• _Exercise_
In your answer, repeat each line of the data exactly.

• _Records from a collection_
..........
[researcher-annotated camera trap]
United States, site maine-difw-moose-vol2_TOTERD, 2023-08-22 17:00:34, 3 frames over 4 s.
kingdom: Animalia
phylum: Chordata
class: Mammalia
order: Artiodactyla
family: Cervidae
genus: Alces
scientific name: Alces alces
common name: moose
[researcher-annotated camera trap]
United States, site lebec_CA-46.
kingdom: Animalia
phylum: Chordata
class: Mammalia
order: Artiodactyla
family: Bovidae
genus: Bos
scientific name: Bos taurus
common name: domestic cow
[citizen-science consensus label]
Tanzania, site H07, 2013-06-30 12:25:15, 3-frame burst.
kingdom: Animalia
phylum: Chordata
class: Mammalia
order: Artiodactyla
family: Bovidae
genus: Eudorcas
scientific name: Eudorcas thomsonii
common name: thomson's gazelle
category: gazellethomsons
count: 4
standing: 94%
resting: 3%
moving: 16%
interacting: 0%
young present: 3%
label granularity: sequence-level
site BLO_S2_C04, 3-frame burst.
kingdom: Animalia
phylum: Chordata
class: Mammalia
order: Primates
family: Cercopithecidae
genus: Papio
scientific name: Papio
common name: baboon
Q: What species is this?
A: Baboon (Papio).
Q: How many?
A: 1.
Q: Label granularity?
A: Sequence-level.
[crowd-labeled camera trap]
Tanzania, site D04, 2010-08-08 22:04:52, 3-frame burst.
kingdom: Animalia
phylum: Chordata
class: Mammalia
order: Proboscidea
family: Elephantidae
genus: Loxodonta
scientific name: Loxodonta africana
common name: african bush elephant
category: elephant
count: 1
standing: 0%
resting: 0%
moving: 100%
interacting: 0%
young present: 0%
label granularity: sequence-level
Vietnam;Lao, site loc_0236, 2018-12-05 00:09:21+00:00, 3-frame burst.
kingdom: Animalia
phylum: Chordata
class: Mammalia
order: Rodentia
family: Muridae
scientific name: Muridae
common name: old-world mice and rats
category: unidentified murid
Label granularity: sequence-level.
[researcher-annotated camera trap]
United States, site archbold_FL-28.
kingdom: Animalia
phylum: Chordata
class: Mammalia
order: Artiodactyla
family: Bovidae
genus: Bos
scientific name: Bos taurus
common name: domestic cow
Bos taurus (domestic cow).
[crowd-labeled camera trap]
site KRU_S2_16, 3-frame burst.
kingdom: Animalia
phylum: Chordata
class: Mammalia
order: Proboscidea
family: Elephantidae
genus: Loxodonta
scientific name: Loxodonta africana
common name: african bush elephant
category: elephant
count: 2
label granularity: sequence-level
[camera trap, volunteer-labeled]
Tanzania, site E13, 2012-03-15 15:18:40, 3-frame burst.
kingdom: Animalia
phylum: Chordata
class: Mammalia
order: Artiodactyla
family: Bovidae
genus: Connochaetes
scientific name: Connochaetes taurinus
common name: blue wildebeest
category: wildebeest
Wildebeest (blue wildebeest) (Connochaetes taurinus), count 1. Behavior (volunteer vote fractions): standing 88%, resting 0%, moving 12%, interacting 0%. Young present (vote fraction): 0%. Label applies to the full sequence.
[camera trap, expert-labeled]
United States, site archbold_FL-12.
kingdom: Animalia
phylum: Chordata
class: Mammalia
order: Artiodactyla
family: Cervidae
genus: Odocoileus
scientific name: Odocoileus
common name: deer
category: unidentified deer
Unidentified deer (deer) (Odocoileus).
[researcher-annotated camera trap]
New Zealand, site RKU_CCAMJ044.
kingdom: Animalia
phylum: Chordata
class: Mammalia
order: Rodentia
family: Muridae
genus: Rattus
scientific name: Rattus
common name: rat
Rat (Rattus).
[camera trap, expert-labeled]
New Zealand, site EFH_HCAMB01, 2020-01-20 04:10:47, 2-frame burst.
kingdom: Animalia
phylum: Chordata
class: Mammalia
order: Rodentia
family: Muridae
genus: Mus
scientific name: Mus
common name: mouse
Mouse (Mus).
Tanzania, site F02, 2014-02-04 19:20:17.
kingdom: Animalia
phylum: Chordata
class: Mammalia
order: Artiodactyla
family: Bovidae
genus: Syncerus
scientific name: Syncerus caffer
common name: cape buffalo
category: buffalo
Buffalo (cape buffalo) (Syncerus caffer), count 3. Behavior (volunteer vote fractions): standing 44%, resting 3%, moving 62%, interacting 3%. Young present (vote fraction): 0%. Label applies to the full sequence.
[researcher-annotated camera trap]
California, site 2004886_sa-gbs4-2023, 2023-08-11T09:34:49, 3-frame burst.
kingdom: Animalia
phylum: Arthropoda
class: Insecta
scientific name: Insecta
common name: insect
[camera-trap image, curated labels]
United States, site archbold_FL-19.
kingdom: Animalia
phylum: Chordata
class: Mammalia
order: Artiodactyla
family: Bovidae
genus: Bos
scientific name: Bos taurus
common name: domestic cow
..........
• _Solved problem_
[researcher-annotated camera trap]
United States, site maine-difw-moose-vol2_TOTERD, 2023-08-22 17:00:34, 3 frames over 4 s.
kingdom: Animalia
phylum: Chordata
class: Mammalia
order: Artiodactyla
family: Cervidae
genus: Alces
scientific name: Alces alces
common name: moose
[researcher-annotated camera trap]
United States, site lebec_CA-46.
kingdom: Animalia
phylum: Chordata
class: Mammalia
order: Artiodactyla
family: Bovidae
genus: Bos
scientific name: Bos taurus
common name: domestic cow
[citizen-science consensus label]
Tanzania, site H07, 2013-06-30 12:25:15, 3-frame burst.
kingdom: Animalia
phylum: Chordata
class: Mammalia
order: Artiodactyla
family: Bovidae
genus: Eudorcas
scientific name: Eudorcas thomsonii
common name: thomson's gazelle
category: gazellethomsons
count: 4
standing: 94%
resting: 3%
moving: 16%
interacting: 0%
young present: 3%
label granularity: sequence-level
site BLO_S2_C04, 3-frame burst.
kingdom: Animalia
phylum: Chordata
class: Mammalia
order: Primates
family: Cercopithecidae
genus: Papio
scientific name: Papio
common name: baboon
Q: What species is this?
A: Baboon (Papio).
Q: How many?
A: 1.
Q: Label granularity?
A: Sequence-level.
[crowd-labeled camera trap]
Tanzania, site D04, 2010-08-08 22:04:52, 3-frame burst.
kingdom: Animalia
phylum: Chordata
class: Mammalia
order: Proboscidea
family: Elephantidae
genus: Loxodonta
scientific name: Loxodonta africana
common name: african bush elephant
category: elephant
count: 1
standing: 0%
resting: 0%
moving: 100%
interacting: 0%
young present: 0%
label granularity: sequence-level
Vietnam;Lao, site loc_0236, 2018-12-05 00:09:21+00:00, 3-frame burst.
kingdom: Animalia
phylum: Chordata
class: Mammalia
order: Rodentia
family: Muridae
scientific name: Muridae
common name: old-world mice and rats
category: unidentified murid
Label granularity: sequence-level.
[researcher-annotated camera trap]
United States, site archbold_FL-28.
kingdom: Animalia
phylum: Chordata
class: Mammalia
order: Artiodactyla
family: Bovidae
genus: Bos
scientific name: Bos taurus
common name: domestic cow
Bos taurus (domestic cow).
[crowd-labeled camera trap]
site KRU_S2_16, 3-frame burst.
kingdom: Animalia
phylum: Chordata
class: Mammalia
order: Proboscidea
family: Elephantidae
genus: Loxodonta
scientific name: Loxodonta africana
common name: african bush elephant
category: elephant
count: 2
label granularity: sequence-level
[camera trap, volunteer-labeled]
Tanzania, site E13, 2012-03-15 15:18:40, 3-frame burst.
kingdom: Animalia
phylum: Chordata
class: Mammalia
order: Artiodactyla
family: Bovidae
genus: Connochaetes
scientific name: Connochaetes taurinus
common name: blue wildebeest
category: wildebeest
Wildebeest (blue wildebeest) (Connochaetes taurinus), count 1. Behavior (volunteer vote fractions): standing 88%, resting 0%, moving 12%, interacting 0%. Young present (vote fraction): 0%. Label applies to the full sequence.
[camera trap, expert-labeled]
United States, site archbold_FL-12.
kingdom: Animalia
phylum: Chordata
class: Mammalia
order: Artiodactyla
family: Cervidae
genus: Odocoileus
scientific name: Odocoileus
common name: deer
category: unidentified deer
Unidentified deer (deer) (Odocoileus).
[researcher-annotated camera trap]
New Zealand, site RKU_CCAMJ044.
kingdom: Animalia
phylum: Chordata
class: Mammalia
order: Rodentia
family: Muridae
genus: Rattus
scientific name: Rattus
common name: rat
Rat (Rattus).
[camera trap, expert-labeled]
New Zealand, site EFH_HCAMB01, 2020-01-20 04:10:47, 2-frame burst.
kingdom: Animalia
phylum: Chordata
class: Mammalia
order: Rodentia
family: Muridae
genus: Mus
scientific name: Mus
common name: mouse
Mouse (Mus).
Tanzania, site F02, 2014-02-04 19:20:17.
kingdom: Animalia
phylum: Chordata
class: Mammalia
order: Artiodactyla
family: Bovidae
genus: Syncerus
scientific name: Syncerus caffer
common name: cape buffalo
category: buffalo
Buffalo (cape buffalo) (Syncerus caffer), count 3. Behavior (volunteer vote fractions): standing 44%, resting 3%, moving 62%, interacting 3%. Young present (vote fraction): 0%. Label applies to the full sequence.
[researcher-annotated camera trap]
California, site 2004886_sa-gbs4-2023, 2023-08-11T09:34:49, 3-frame burst.
kingdom: Animalia
phylum: Arthropoda
class: Insecta
scientific name: Insecta
common name: insect
[camera-trap image, curated labels]
United States, site archbold_FL-19.
kingdom: Animalia
phylum: Chordata
class: Mammalia
order: Artiodactyla
family: Bovidae
genus: Bos
scientific name: Bos taurus
common name: domestic cow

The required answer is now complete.